- [INFORMATION SHOWN]:

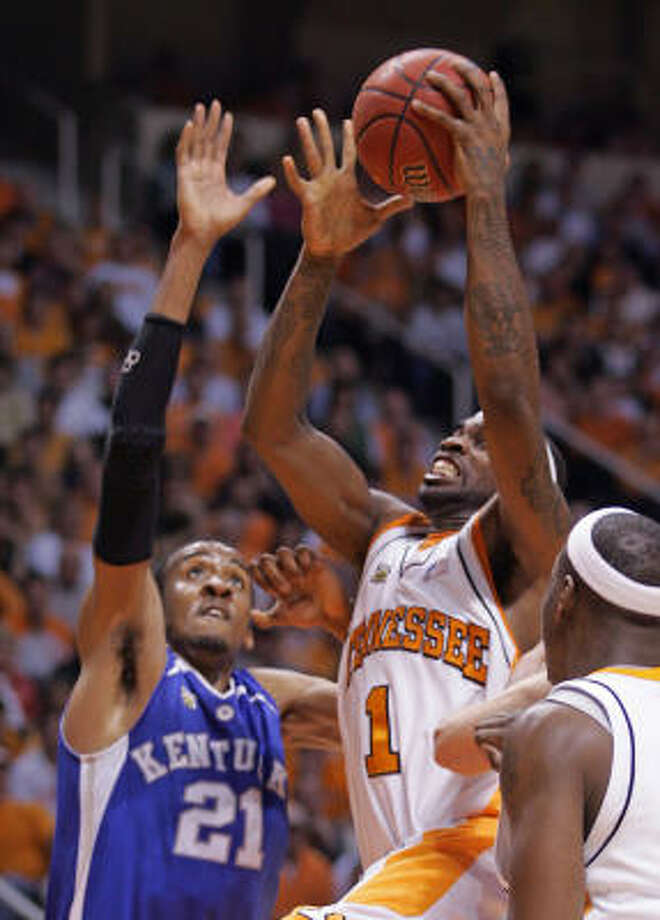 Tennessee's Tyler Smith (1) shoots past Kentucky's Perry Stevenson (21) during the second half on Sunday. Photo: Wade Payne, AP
---
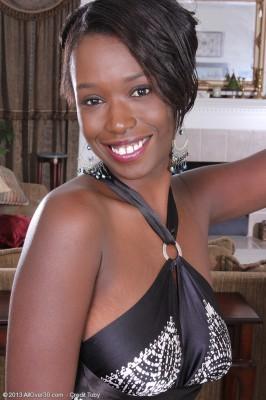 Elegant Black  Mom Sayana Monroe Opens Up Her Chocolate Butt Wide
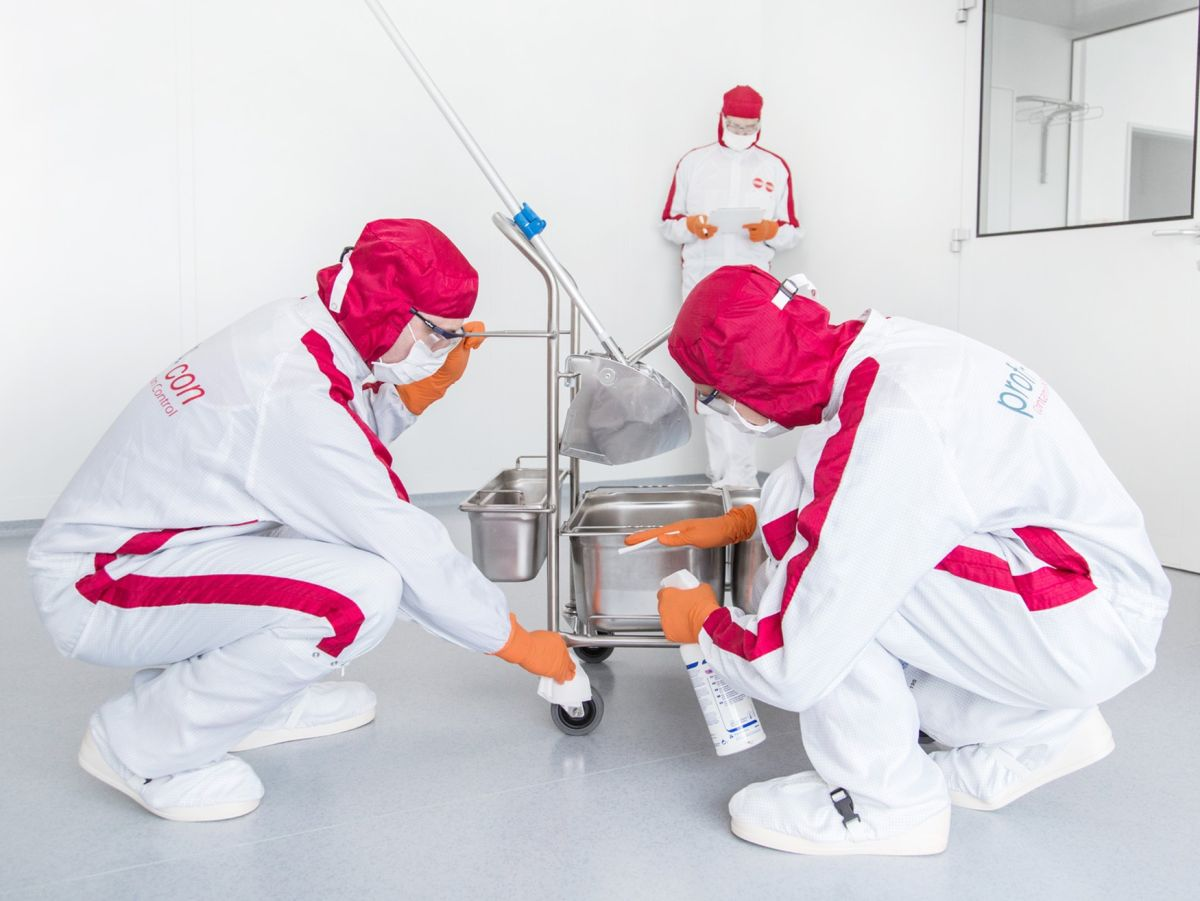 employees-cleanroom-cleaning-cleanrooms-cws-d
* * *
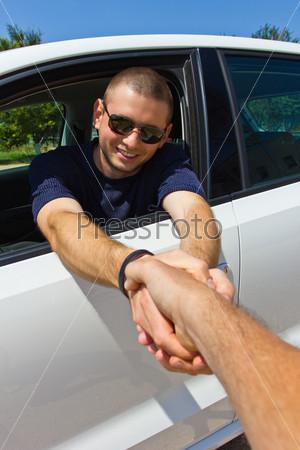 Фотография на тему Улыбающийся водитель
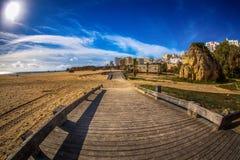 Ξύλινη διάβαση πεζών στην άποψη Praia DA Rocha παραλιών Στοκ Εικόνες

- [ABOUT THIS TASK]: Would you copy out, exactly and with no pictures, only the lines above from the one that contains "Chocolate Butt Wide" through the one that contains "employees-cleanroom-cleaning-cleanrooms-cws-d"?

- [THE ANSWER]:
 Elegant Black  Mom Sayana Monroe Opens Up Her Chocolate Butt Wide
 employees-cleanroom-cleaning-cleanrooms-cws-d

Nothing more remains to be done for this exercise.